=== PROVIDED DATA ===

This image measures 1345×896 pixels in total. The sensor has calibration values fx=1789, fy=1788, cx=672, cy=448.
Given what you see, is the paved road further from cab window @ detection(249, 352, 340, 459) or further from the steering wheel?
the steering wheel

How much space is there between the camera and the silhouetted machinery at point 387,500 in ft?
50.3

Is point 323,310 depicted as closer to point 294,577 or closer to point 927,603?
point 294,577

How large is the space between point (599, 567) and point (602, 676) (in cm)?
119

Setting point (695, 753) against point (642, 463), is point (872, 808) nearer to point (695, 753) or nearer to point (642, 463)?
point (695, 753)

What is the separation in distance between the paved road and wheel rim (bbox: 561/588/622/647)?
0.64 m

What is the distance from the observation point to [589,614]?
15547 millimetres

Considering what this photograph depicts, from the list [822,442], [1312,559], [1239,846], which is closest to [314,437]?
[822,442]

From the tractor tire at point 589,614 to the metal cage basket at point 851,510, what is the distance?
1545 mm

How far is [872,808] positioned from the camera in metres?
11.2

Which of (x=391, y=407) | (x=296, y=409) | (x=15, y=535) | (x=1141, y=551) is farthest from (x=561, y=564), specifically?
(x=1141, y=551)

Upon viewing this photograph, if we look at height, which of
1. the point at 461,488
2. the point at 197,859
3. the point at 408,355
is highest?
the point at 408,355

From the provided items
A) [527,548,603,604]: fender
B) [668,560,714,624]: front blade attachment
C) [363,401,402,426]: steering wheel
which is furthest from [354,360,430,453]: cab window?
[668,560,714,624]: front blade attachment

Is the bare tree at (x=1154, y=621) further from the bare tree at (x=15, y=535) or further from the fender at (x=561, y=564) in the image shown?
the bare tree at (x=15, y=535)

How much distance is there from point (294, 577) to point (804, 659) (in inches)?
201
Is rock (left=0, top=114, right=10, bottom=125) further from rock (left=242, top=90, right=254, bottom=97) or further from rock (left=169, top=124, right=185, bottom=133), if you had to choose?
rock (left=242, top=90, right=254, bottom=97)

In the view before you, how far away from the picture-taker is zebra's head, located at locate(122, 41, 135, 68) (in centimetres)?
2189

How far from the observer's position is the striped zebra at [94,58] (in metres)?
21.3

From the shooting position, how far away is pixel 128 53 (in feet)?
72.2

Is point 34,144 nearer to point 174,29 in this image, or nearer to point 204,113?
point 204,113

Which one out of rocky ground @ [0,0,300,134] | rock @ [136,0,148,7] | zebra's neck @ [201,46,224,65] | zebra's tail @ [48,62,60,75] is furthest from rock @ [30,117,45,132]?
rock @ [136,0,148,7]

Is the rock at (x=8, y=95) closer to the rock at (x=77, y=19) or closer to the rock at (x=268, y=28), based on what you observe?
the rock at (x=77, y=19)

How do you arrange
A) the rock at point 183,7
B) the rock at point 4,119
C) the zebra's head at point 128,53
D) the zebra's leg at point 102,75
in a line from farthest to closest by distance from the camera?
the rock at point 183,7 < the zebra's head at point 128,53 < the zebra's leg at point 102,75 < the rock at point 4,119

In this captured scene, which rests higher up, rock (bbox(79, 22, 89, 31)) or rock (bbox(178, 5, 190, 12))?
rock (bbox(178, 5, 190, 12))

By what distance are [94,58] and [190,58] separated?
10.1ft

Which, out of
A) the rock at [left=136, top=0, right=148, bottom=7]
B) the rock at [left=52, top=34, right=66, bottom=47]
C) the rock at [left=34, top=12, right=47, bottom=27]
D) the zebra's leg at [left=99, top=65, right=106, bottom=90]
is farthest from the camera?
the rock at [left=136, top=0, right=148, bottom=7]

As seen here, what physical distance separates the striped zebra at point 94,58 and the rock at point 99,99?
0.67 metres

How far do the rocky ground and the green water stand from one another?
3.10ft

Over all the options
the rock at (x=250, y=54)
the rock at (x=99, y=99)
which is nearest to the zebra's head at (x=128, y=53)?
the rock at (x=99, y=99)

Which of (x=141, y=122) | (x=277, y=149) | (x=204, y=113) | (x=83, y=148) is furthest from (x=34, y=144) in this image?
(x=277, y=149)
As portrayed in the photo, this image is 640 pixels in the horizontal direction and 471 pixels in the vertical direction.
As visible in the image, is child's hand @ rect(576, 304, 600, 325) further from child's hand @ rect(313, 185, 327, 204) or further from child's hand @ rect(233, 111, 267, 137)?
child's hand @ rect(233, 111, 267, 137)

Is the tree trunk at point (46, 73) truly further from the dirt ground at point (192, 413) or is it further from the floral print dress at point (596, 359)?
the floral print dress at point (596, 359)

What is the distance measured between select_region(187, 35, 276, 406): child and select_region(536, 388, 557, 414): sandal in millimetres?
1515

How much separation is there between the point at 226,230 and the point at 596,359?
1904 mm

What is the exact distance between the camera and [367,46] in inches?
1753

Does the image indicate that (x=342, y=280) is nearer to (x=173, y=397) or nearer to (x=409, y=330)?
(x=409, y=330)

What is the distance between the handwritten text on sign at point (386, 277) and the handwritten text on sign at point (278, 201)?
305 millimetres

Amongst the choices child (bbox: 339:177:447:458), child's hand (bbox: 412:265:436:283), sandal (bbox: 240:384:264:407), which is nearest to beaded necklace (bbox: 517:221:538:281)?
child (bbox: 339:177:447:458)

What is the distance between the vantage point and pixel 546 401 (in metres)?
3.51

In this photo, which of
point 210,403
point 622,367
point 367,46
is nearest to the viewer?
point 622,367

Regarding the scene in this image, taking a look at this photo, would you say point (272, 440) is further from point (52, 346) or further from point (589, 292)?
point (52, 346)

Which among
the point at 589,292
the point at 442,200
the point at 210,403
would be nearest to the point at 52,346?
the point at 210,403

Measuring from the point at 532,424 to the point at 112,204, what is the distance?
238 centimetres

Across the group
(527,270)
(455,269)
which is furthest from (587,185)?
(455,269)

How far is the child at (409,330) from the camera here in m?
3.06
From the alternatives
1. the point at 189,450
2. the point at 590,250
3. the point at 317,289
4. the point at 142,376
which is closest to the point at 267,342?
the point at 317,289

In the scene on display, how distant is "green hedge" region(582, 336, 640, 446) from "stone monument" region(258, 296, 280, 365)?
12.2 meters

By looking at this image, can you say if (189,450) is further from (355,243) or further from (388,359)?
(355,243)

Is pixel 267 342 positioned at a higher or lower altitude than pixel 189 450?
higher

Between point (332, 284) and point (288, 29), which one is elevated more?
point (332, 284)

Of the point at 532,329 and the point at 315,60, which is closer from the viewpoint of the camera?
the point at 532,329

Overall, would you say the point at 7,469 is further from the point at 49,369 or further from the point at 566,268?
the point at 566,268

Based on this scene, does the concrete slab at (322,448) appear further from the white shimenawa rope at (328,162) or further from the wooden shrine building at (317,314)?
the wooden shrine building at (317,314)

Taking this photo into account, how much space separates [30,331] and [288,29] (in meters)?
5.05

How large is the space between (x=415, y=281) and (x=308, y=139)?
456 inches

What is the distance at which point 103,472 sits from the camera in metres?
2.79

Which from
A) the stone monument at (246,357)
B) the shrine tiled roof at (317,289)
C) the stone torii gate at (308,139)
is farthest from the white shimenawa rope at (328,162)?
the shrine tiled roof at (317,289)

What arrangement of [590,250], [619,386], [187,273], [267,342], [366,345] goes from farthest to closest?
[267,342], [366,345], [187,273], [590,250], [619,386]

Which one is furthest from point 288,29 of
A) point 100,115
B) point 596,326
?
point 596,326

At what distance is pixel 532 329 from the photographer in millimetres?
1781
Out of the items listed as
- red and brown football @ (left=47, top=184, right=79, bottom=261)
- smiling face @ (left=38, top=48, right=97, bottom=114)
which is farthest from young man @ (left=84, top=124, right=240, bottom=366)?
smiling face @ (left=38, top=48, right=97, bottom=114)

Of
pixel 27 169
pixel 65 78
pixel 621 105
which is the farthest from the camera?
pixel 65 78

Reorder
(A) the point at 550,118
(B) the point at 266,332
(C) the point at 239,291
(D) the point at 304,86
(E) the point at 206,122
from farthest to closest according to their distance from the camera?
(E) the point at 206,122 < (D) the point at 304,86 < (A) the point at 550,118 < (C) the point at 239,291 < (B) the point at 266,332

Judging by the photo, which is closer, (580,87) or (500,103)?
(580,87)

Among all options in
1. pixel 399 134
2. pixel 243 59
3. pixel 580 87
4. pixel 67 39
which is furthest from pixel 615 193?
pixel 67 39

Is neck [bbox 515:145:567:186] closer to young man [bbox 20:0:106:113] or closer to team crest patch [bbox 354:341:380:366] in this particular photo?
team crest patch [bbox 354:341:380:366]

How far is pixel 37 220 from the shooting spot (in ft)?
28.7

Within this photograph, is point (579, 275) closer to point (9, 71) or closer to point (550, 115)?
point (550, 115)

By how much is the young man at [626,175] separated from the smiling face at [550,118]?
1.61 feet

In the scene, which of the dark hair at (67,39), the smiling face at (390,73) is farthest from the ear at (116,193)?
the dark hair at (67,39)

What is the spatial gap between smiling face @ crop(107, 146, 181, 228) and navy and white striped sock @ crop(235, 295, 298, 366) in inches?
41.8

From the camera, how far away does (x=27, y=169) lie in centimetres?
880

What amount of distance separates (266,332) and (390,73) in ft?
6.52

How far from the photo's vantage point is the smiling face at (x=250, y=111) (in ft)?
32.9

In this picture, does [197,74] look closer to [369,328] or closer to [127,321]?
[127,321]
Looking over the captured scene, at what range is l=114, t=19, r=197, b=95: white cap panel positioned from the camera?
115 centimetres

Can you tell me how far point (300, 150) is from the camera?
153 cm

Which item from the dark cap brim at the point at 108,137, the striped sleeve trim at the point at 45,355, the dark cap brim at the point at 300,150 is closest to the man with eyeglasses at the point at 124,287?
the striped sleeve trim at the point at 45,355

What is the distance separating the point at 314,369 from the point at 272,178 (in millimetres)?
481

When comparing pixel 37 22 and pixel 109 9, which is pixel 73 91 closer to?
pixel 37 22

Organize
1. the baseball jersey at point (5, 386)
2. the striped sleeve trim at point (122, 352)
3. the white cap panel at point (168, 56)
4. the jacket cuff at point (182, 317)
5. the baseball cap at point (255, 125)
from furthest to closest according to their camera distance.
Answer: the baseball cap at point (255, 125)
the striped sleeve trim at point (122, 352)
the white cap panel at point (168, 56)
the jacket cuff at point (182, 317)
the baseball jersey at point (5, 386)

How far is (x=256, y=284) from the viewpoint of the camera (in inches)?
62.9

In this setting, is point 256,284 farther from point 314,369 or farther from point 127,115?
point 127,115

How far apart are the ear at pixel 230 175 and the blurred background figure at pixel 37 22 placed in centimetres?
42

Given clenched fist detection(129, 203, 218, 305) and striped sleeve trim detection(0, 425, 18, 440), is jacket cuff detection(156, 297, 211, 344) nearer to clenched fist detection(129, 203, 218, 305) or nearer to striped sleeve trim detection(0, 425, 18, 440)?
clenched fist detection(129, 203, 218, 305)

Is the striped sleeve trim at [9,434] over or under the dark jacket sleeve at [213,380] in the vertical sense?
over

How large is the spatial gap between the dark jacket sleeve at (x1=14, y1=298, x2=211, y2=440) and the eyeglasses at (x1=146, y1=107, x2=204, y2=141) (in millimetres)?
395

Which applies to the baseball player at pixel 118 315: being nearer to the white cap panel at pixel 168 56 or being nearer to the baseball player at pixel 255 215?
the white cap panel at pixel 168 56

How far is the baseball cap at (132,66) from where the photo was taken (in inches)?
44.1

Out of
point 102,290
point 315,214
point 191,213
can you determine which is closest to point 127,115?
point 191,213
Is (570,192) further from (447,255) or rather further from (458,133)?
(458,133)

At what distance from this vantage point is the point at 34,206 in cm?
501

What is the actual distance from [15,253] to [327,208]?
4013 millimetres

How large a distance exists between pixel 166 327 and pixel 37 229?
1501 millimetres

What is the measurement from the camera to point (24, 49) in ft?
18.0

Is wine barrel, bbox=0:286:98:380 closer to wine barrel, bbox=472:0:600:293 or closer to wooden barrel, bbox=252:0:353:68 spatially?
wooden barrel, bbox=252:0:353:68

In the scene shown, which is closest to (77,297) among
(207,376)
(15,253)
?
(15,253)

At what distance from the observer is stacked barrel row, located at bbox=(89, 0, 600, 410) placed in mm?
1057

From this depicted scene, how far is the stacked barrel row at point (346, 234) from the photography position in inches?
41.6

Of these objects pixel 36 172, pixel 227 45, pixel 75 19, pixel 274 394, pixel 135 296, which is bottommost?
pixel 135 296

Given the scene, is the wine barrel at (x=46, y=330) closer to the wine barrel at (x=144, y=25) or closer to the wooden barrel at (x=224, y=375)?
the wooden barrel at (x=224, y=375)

===

● WHAT IS NEEDED
Copy verbatim the rows above that begin with the line containing "By what distance" and end with the line containing "0.67 metres", both of those lines included.

● FINAL ANSWER
By what distance are [94,58] and [190,58] separated?
10.1ft

Which, out of
A) the rock at [left=136, top=0, right=148, bottom=7]
B) the rock at [left=52, top=34, right=66, bottom=47]
C) the rock at [left=34, top=12, right=47, bottom=27]
D) the zebra's leg at [left=99, top=65, right=106, bottom=90]
is farthest from the camera?
the rock at [left=136, top=0, right=148, bottom=7]

As seen here, what physical distance separates the striped zebra at point 94,58 and the rock at point 99,99?
0.67 metres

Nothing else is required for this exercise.